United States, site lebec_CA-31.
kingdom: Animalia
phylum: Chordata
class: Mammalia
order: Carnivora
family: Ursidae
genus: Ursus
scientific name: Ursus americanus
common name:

Work to be completed
Return each entry above exactly, leaving none out.

Answer section
United States, site lebec_CA-31.
kingdom: Animalia
phylum: Chordata
class: Mammalia
order: Carnivora
family: Ursidae
genus: Ursus
scientific name: Ursus americanus
common name:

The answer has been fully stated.